**Task directions**
For this exercise, output every line of the data as it stands.

**Extracted material**
##############################

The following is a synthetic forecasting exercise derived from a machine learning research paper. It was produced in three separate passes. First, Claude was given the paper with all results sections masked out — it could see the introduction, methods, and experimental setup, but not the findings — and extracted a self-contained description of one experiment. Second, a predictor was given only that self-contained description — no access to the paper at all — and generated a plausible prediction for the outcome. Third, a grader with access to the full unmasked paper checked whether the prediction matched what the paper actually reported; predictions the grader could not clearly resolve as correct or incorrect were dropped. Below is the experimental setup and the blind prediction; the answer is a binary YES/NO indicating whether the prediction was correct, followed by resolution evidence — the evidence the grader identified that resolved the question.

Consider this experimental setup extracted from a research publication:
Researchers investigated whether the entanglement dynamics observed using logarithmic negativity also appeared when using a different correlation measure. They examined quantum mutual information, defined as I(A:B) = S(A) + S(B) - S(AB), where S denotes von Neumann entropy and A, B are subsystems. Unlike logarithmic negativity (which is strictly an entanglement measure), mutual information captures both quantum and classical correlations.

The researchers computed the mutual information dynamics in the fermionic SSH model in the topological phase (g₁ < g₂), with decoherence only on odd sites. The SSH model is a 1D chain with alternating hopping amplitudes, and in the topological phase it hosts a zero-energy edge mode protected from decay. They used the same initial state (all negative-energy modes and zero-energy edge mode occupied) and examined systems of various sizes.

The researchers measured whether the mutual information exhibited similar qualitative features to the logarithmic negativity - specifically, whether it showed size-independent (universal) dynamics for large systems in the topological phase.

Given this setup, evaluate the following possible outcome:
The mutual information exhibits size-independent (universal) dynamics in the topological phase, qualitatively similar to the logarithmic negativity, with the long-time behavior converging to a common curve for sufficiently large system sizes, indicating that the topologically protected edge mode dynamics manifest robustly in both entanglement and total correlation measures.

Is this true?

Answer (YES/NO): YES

##############################

**Your response**
The following is a synthetic forecasting exercise derived from a machine learning research paper. It was produced in three separate passes. First, Claude was given the paper with all results sections masked out — it could see the introduction, methods, and experimental setup, but not the findings — and extracted a self-contained description of one experiment. Second, a predictor was given only that self-contained description — no access to the paper at all — and generated a plausible prediction for the outcome. Third, a grader with access to the full unmasked paper checked whether the prediction matched what the paper actually reported; predictions the grader could not clearly resolve as correct or incorrect were dropped. Below is the experimental setup and the blind prediction; the answer is a binary YES/NO indicating whether the prediction was correct, followed by resolution evidence — the evidence the grader identified that resolved the question.

Consider this experimental setup extracted from a research publication:
Researchers investigated whether the entanglement dynamics observed using logarithmic negativity also appeared when using a different correlation measure. They examined quantum mutual information, defined as I(A:B) = S(A) + S(B) - S(AB), where S denotes von Neumann entropy and A, B are subsystems. Unlike logarithmic negativity (which is strictly an entanglement measure), mutual information captures both quantum and classical correlations.

The researchers computed the mutual information dynamics in the fermionic SSH model in the topological phase (g₁ < g₂), with decoherence only on odd sites. The SSH model is a 1D chain with alternating hopping amplitudes, and in the topological phase it hosts a zero-energy edge mode protected from decay. They used the same initial state (all negative-energy modes and zero-energy edge mode occupied) and examined systems of various sizes.

The researchers measured whether the mutual information exhibited similar qualitative features to the logarithmic negativity - specifically, whether it showed size-independent (universal) dynamics for large systems in the topological phase.

Given this setup, evaluate the following possible outcome:
The mutual information exhibits size-independent (universal) dynamics in the topological phase, qualitatively similar to the logarithmic negativity, with the long-time behavior converging to a common curve for sufficiently large system sizes, indicating that the topologically protected edge mode dynamics manifest robustly in both entanglement and total correlation measures.

Is this true?

Answer (YES/NO): YES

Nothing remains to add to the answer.